Tonight took less time to figure out, but again it was the wiring “standard” that caused me issues. As my process above indicated I hooked everything up to match the photo. No power. Rechecked the cabling and everything matched the photo. So of course I consulted the Google and found that when only one of Rc and Rh are in use, the wire should connect to Rc on the ecobee (many thermostats have a jumper between Rc and Rh). Fixed that and got power.
The rest of the setup process went well, or so I thought. After a few minutes, my wife asked me why it was so hot. That’s when we realized that even though the thermostat was set to AC, the heat was on. That’s not a good thing in Alabama in the middle of summer. Back to the Google!

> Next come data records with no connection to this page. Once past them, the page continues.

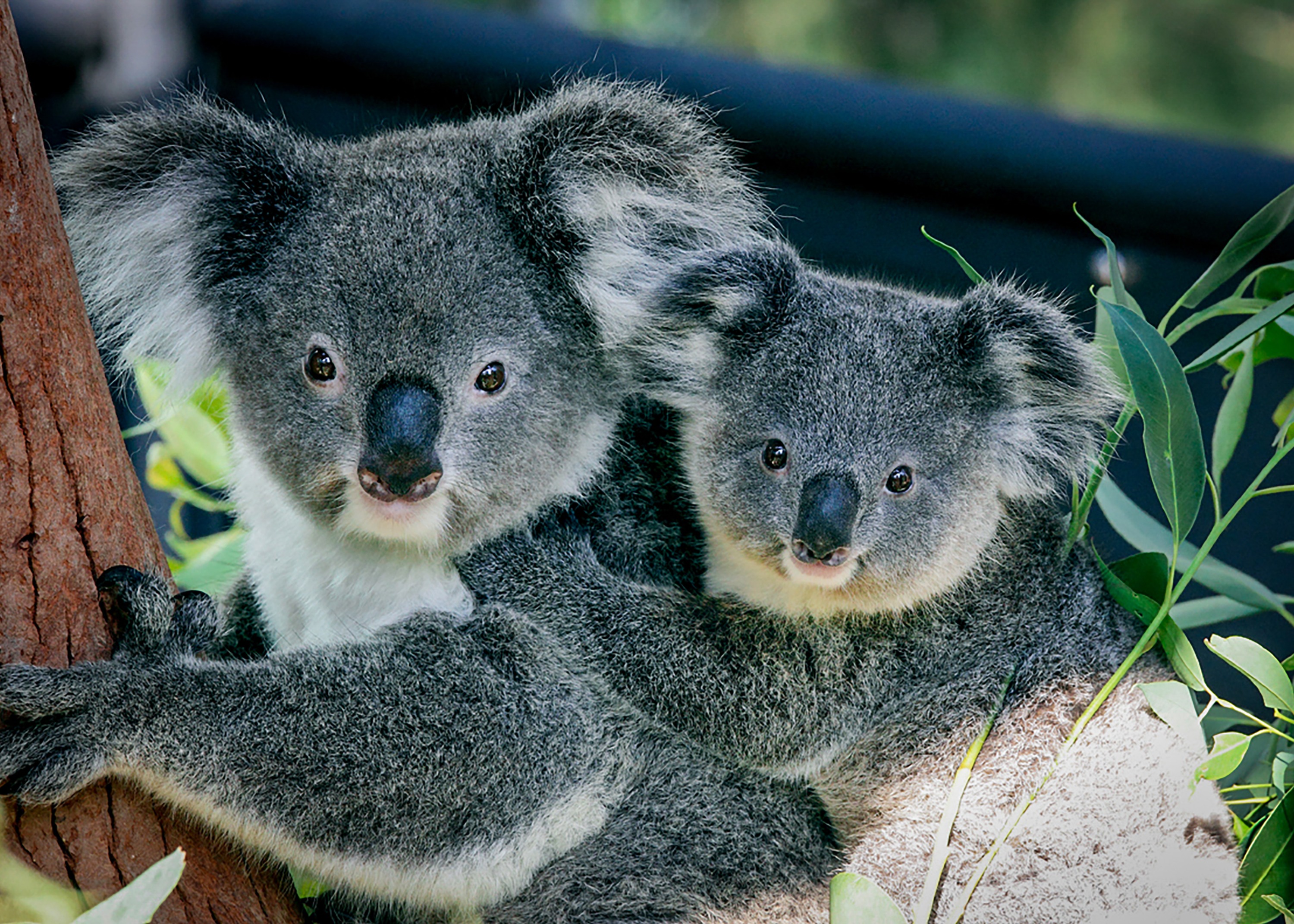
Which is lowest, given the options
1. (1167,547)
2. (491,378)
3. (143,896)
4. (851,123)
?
(1167,547)

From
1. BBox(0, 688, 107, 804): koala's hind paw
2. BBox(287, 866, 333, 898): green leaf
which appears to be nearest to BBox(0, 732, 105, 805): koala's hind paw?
BBox(0, 688, 107, 804): koala's hind paw

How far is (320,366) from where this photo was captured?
2.15 meters

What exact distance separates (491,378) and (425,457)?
221mm

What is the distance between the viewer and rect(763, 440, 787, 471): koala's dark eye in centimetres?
232

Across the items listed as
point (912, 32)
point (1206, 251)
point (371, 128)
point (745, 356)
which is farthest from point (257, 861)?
point (912, 32)

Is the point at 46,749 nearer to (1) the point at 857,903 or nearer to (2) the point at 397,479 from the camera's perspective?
(2) the point at 397,479

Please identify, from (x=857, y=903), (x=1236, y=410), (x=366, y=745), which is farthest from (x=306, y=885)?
(x=1236, y=410)

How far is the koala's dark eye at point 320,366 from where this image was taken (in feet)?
7.02

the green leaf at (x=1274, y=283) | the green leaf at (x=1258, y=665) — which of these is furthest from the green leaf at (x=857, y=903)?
the green leaf at (x=1274, y=283)

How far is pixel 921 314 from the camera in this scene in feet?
7.91

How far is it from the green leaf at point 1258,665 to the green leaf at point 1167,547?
1.33 feet

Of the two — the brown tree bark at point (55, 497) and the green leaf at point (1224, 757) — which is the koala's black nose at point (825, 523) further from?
the brown tree bark at point (55, 497)

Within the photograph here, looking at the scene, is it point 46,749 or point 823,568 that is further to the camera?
point 823,568

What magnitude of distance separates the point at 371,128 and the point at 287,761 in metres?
1.67
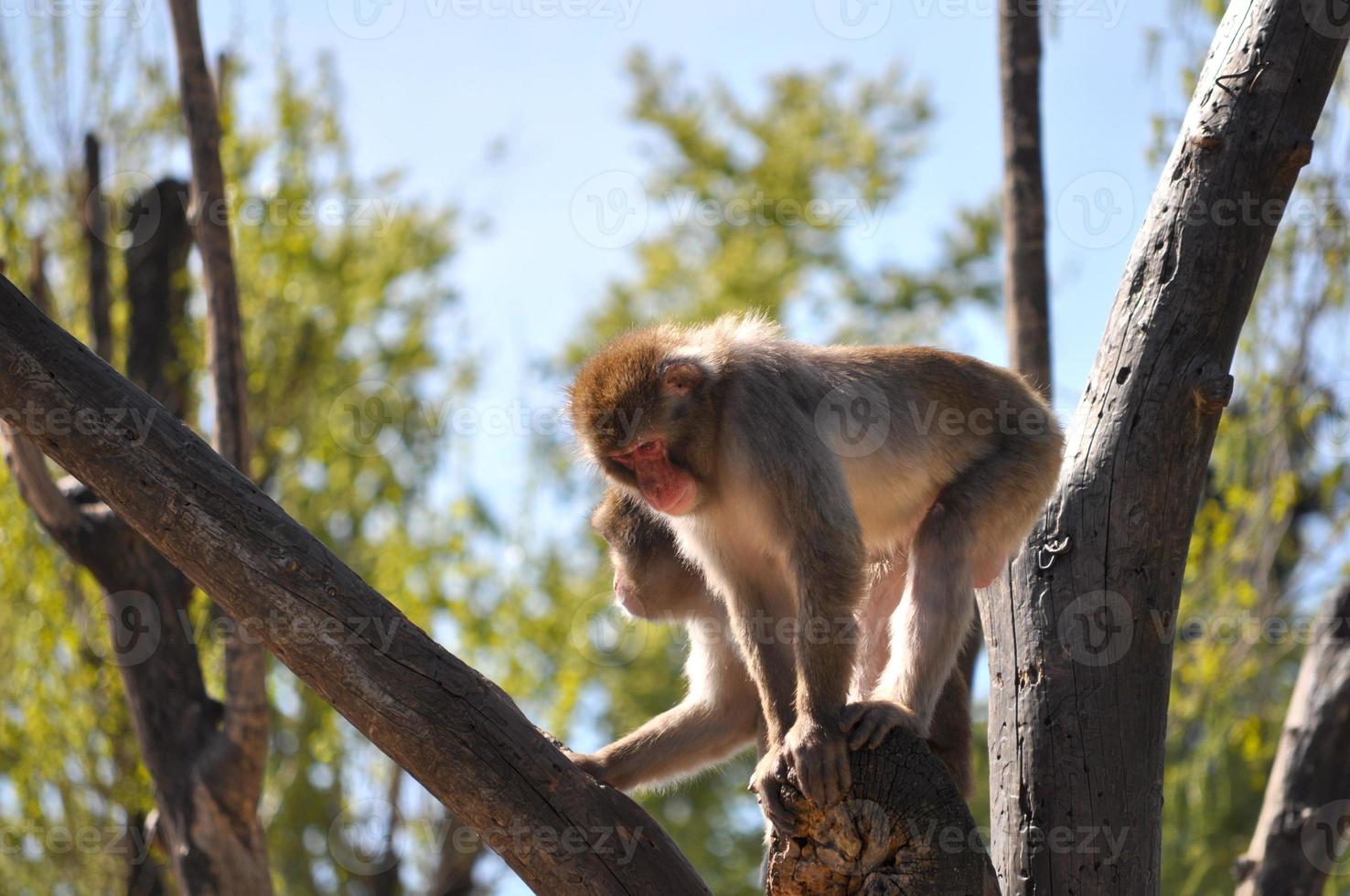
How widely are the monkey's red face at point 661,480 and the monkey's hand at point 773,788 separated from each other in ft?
2.90

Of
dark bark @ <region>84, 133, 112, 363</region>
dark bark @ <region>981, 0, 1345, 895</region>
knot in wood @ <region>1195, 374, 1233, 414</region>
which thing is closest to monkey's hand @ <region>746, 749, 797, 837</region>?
dark bark @ <region>981, 0, 1345, 895</region>

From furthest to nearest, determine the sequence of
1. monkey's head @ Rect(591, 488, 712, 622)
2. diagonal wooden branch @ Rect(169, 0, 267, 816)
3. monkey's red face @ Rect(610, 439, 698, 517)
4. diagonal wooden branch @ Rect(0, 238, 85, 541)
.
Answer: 1. diagonal wooden branch @ Rect(169, 0, 267, 816)
2. diagonal wooden branch @ Rect(0, 238, 85, 541)
3. monkey's head @ Rect(591, 488, 712, 622)
4. monkey's red face @ Rect(610, 439, 698, 517)

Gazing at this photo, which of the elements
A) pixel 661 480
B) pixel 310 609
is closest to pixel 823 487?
pixel 661 480

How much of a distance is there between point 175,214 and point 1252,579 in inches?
284

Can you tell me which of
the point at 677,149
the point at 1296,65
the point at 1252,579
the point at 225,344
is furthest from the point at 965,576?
the point at 677,149

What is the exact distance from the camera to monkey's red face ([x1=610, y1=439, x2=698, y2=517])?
4.25m

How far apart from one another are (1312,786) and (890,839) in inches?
142

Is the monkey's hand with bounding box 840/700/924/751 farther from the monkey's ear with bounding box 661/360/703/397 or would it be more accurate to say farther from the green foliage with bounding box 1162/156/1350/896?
the green foliage with bounding box 1162/156/1350/896

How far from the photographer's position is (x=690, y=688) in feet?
15.2

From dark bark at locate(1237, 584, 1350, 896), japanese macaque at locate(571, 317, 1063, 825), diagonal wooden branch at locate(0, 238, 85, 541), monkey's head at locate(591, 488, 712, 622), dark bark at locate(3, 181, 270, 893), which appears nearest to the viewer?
japanese macaque at locate(571, 317, 1063, 825)

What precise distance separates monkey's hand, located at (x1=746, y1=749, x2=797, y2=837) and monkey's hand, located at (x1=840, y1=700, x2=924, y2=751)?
0.21 meters

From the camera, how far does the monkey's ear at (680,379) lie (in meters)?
4.30

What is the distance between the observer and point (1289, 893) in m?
5.95

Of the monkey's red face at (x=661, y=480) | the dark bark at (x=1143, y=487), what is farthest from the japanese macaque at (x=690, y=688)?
the monkey's red face at (x=661, y=480)
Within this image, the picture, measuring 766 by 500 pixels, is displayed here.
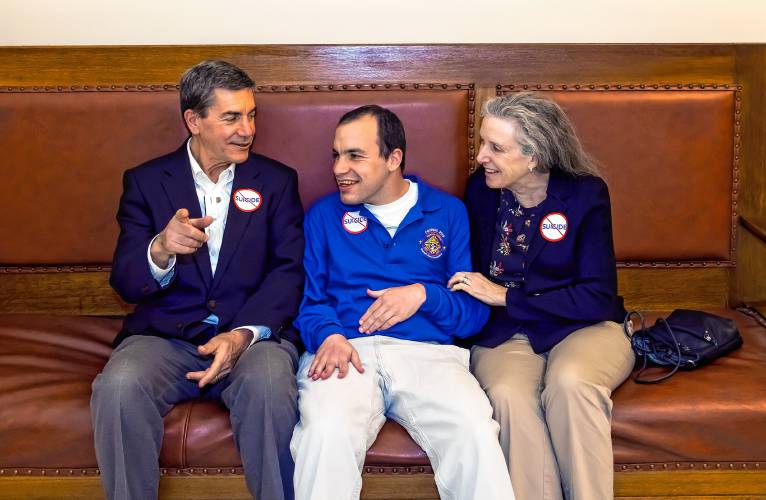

This time Google told me this is usually because the unit is a heat pump and the O/B cable is not hooked up or needs to be set to a different setting. It went on to explain that this is for heat pumps. I referred to my photo and found that there was no O/B wire on the old thermostat, not even a place for it. Repeated searches turned up nothing else so I decided to go outside to the compressor and verify what the model was. Looking up the model, yup it was a heat pump. More searching led me to find that some thermostats like the builder grade one used W1 instead of O/B and then had a setting to program it as a heat pump. Ecobee’s documentation led me to move W1 to O/B and W2 to W1. This got me to a working and much cooler solution.
Through my search, I learned something about HVAC. There are standards… and then there are “standards”. When it comes to thermostat wires, there are some common things like Y is yellow, W is white, R is red, C is Blue (common), and O is Orange. Of course, in my case C was orange, O was white, and W was blue. This is just about as disorienting as going into a network where the default gateway is say 10.1.1.242 (don’t get me started on the people that use .254 as a “security” measure).
Some things that I can take away from this experience and apply to IT. First, standards matter and we should strive to embrace them, even if it’s an internal standard like every port has a description. Secondly, when you have to deviate from the standard (it happens), DOCUMENT IT. In my case, the HVAC installer could have used a wire marker to label the cables with their purpose and it would have saved me some headaches.
At the end of the day, this whole experience made me think about a former CTO of mine that we lost too soon. He started as a network engineer and was CCNP certified, but he was more than that. He got into HVAC and electrical and ended up getting licensed in both. When I first learned that I scratched my head, but now I understand. I have been interested in both and have gotten addicted to troubleshooting videos on YouTube for both industries. In a lot of ways IT, HVAC, and electrical share a lot of similar traits. I encourage you to give Chris at HVACR Videos a watch. His troubleshooting methodologies and big-picture approach are exactly what we need to strive for in IT. If more practitioners took his approach in IT, there would be more solutions and less finger-pointing between networking and other areas.